The OBIEE BI Server cache can be one of the most effective ways of improving response times of OBIEE dashboards. By using data already in the cache it reduces load on the database, the network, and the BI Server.

Should you be using it? I always describe it as the “icing on the cake” – it’s not a fix for a badly-designed OBIEE system, but it does make a lot of sense to use once you’re happy that the foundations for the system are in place. If the foundations are not not in place? Then you’re just papering over the cracks and at some point it’s probably going to come back to bite you. As Mark Rittman put it nearly seven years ago, it’s “[…]usually the last desperate throw of the dice”. The phrase “technical debt”? Yeh, that. But, BI Server caching used after performance review and optimisation rather than instead of - then it’s a Good Thing.

So you’ve decided to use the BI Server cache, and merrily trotted over to Enterprise Manager to enable it, restarted the BI Server, and now your work is done, right? Not quite. Because the BI Server cache will start to store data from all the queries that you run, and use it to satisfy subsequent queries. Not only will it match on a direct hit for the same query, it will use a subset of an existing cache entry where appropriate, and can even aggregate up from what’s in the cache to satisfy a query at a higher level. Clever stuff. But, what happens when you load new data into your data warehouse? Well, the BI Server continues to serve requests out of the cache, because why shouldn’t it? And herein lies the problem with “just turn caching on”. You have to have a cache management strategy.

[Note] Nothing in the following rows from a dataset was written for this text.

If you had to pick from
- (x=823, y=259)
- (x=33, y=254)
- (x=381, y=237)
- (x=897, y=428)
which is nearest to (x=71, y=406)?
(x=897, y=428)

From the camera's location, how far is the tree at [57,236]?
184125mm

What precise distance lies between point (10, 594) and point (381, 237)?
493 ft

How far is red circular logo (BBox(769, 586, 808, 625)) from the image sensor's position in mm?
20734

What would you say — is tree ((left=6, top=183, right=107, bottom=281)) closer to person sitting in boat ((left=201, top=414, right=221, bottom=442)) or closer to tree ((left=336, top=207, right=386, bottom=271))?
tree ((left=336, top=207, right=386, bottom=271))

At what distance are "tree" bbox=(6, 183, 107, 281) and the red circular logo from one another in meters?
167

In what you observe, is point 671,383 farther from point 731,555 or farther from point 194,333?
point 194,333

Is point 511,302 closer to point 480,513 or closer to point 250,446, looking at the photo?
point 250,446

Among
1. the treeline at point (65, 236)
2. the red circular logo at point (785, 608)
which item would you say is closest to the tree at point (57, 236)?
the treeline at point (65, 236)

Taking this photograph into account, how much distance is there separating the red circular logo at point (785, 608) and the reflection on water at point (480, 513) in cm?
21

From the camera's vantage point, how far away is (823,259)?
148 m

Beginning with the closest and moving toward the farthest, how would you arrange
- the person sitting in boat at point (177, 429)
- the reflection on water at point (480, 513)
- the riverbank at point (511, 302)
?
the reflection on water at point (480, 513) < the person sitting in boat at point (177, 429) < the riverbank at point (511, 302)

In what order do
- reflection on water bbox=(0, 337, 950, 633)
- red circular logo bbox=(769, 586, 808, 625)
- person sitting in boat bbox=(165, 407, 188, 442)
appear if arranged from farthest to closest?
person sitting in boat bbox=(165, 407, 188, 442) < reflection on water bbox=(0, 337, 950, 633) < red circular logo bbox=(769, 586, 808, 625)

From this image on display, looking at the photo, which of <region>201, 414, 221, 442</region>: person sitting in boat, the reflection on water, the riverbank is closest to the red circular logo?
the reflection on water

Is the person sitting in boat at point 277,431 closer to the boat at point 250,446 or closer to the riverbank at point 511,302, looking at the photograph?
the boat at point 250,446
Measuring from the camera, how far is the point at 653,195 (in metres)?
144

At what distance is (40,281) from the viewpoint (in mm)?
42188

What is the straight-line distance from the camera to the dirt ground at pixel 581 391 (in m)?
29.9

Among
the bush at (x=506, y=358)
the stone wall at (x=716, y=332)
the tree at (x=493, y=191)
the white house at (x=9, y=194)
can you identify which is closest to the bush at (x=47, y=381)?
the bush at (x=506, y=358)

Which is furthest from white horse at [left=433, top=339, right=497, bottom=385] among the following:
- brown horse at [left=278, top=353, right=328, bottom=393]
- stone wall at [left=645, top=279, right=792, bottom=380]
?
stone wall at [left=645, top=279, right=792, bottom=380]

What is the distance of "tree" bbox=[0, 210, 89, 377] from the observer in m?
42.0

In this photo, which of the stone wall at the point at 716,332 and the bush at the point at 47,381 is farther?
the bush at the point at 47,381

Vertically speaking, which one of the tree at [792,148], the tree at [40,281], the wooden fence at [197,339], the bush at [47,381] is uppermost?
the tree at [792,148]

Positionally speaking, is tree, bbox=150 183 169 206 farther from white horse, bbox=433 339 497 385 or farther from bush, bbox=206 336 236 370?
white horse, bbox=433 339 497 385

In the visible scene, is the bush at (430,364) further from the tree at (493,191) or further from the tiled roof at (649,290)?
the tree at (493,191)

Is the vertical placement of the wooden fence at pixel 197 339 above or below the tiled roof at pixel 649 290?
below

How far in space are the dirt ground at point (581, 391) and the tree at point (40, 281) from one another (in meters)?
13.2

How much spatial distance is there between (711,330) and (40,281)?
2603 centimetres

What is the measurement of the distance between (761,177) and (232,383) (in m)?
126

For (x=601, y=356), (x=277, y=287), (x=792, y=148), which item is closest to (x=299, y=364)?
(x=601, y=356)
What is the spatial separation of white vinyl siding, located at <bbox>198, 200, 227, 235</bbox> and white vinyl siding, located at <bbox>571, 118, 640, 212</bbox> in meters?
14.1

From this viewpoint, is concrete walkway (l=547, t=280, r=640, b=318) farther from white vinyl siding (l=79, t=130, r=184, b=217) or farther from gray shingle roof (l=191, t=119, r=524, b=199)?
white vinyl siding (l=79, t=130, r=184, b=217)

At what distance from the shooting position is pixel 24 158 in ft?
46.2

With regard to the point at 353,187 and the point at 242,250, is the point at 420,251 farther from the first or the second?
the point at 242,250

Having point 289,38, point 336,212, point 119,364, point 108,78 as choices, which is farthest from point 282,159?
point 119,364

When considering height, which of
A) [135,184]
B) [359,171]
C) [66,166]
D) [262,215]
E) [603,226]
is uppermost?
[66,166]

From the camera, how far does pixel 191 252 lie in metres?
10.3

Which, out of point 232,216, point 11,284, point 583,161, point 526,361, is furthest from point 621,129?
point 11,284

A cache management strategy sounds grand doesn’t it? But it boils down to two things:

  1. Accuracy – Flush any data from the cache that is now stale
  2. Speed – Prime the cache so that as many queries get a hit on it, first time

Maintaining an Accurate Cache

Every query that is run through the BI Server, whether from a Dashboard, Answers, or more funky routes such as custom ODBC clients or JDBC, will end up in cache. It’s possible to “seed” (“prime”/“warmup”) the cache explicitly, and this is discussed later. The only time you won’t see data in the cache is if (a) you have BI Server caching disabled, or (b) you’ve disabled the Cacheable option for a physical table that is involved in providing the data for the query being run.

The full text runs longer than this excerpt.